Некоторые мемуаристы связывают переезд Дмитрия Михайловича Балашова с известным партийным «разгромом» сектора фольклористики в Пушкинском доме в начале 1960-х годов, но на самом деле все было прозаичнее и скучнее.
Тот же Ю.К. Бегунов вспоминает, что «поведение и внешний образ, одежда Дмитрия Михайловича были таковы, что он привлекал далеко не всех. У него была русская белая рубашка с вышивкой, русские порты, сапоги… Он препоясывался цветным поясом… к этому еще надо добавить его прическу русского мужичка. То есть, вид у него был вполне народный, фольклорный.
И это принимали далеко не все… особенно партийные товарищи.
А в Пушкинском доме было много партийных людей! Но вот один партийный человек, от которого зависел прием Дмитрия Михайловича на работу (это был ученый секретарь В. П. Вильчинский) невзлюбил Дмитрия Михайловича именно за эту одежду, за его манеру говорить, выражать свои мысли. А он выражал свои мысли резко, безоговорочно, и всегда защищал сугубо русскую точку зрения…
И поэтому Дмитрий Михайлович в партийных кругах получил репутацию неподходящего человека. Когда встал вопрос о зачислении Дмитрия Михайловича в научные сотрудники сектора фольклора, а он был готов к этому и был вполне достоин, – знания у него были огромные, но он не подошел Вильчинскому».
– Вы, наверное, сектант! – сказал Вильчинский Балашову.
Тот попытался оправдаться: почему, если он ходит в русской одежде, он должен быть сектантом?

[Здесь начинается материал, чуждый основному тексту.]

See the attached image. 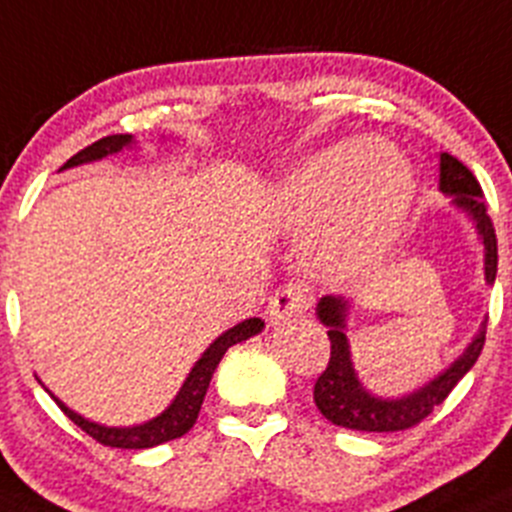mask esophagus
Masks as SVG:
<instances>
[{"instance_id": "34e87169", "label": "esophagus", "mask_w": 512, "mask_h": 512, "mask_svg": "<svg viewBox=\"0 0 512 512\" xmlns=\"http://www.w3.org/2000/svg\"><path fill=\"white\" fill-rule=\"evenodd\" d=\"M311 306V294L309 289H304L301 284H286L284 289L276 291L271 296L269 304V319L274 324H281V321L296 319V316L306 314Z\"/></svg>"}]
</instances>
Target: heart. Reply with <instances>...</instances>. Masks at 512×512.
<instances>
[{"mask_svg": "<svg viewBox=\"0 0 512 512\" xmlns=\"http://www.w3.org/2000/svg\"><path fill=\"white\" fill-rule=\"evenodd\" d=\"M410 163L384 140L324 148L276 188L271 216L294 233L314 231L319 269L357 276L372 269L397 238L412 201Z\"/></svg>", "mask_w": 512, "mask_h": 512, "instance_id": "obj_1", "label": "heart"}]
</instances>
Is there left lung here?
I'll return each instance as SVG.
<instances>
[{
	"mask_svg": "<svg viewBox=\"0 0 512 512\" xmlns=\"http://www.w3.org/2000/svg\"><path fill=\"white\" fill-rule=\"evenodd\" d=\"M440 191L447 196H455V206L467 211L478 226V233L485 243V281L493 284L498 274V238H495L493 218L488 216V206L483 201V188L478 178L470 173L465 163L450 153L440 155ZM319 319L329 326V342L332 354L324 372L319 374L314 384V402L321 415L337 427L359 432H399L420 425L425 417L435 412L447 399V394L455 389V384L465 377L478 362L480 352L485 347V326L480 334L472 339L460 359L452 364L447 372L432 379L417 392L399 399H379L372 397L367 389L359 384L352 367V354L349 342L344 337V316H347V301L324 296L316 306Z\"/></svg>",
	"mask_w": 512,
	"mask_h": 512,
	"instance_id": "obj_1",
	"label": "left lung"
}]
</instances>
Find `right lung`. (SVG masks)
<instances>
[{
	"mask_svg": "<svg viewBox=\"0 0 512 512\" xmlns=\"http://www.w3.org/2000/svg\"><path fill=\"white\" fill-rule=\"evenodd\" d=\"M130 143H133V135H107V138H100L97 143L87 145V148H82L80 153L72 155V158L65 163V168H72V165H80V163H90V160H100L110 153H118V150H123L125 145ZM261 329H264V321L246 319L241 321V324L233 326V329H228L226 334H221V337H218L206 352H203V357L198 359L196 367L191 369L186 384L180 387L178 397L173 399V405H170L163 415L155 417V420L145 422V425L102 427L97 425V422H90L85 420V417L77 415V412H72L70 407L62 405L60 399H55V402L82 432H87V435H90L92 440L100 442V445L120 447V450H148V447L178 440V437H183L193 425H196L198 412H201V405H203V397H206L208 392V384H211L213 372H216L218 362H221V357L226 354V349L233 347V344L243 342V339L253 337V334H259Z\"/></svg>",
	"mask_w": 512,
	"mask_h": 512,
	"instance_id": "add662e5",
	"label": "right lung"
}]
</instances>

Но – партийное бюро переубедить так и не удалось, и в повышении Балашову было отказано.
Вот тогда и появился Петрозаводск.
Здесь, в Петрозаводске, который, среди городов средней величины и значения, как писал Д.М. Балашов, «выгодно отличался и чистотой, и культурой населения, и – «лица необщим выраженьем» [50] , наконец-то начинает устраиваться самостоятельная жизнь 33-летнего ученого-фольклориста.
В Петрозаводске научно-технический сотрудник Пушкинского дома «возвышается» до звания младшего научного сотрудника, а главное, здесь ему выделяют свою жилплощадь, правда, с печным отоплением и без ванны, но отдельную – двухкомнатную квартиру № 7 на втором этаже деревянного дома № 4 по улице Герцена.
50
ГАНПИНО Ф. 8107, о. 1, д. 594.
Улучшилось после защиты кандидатской диссертации и материальное положение.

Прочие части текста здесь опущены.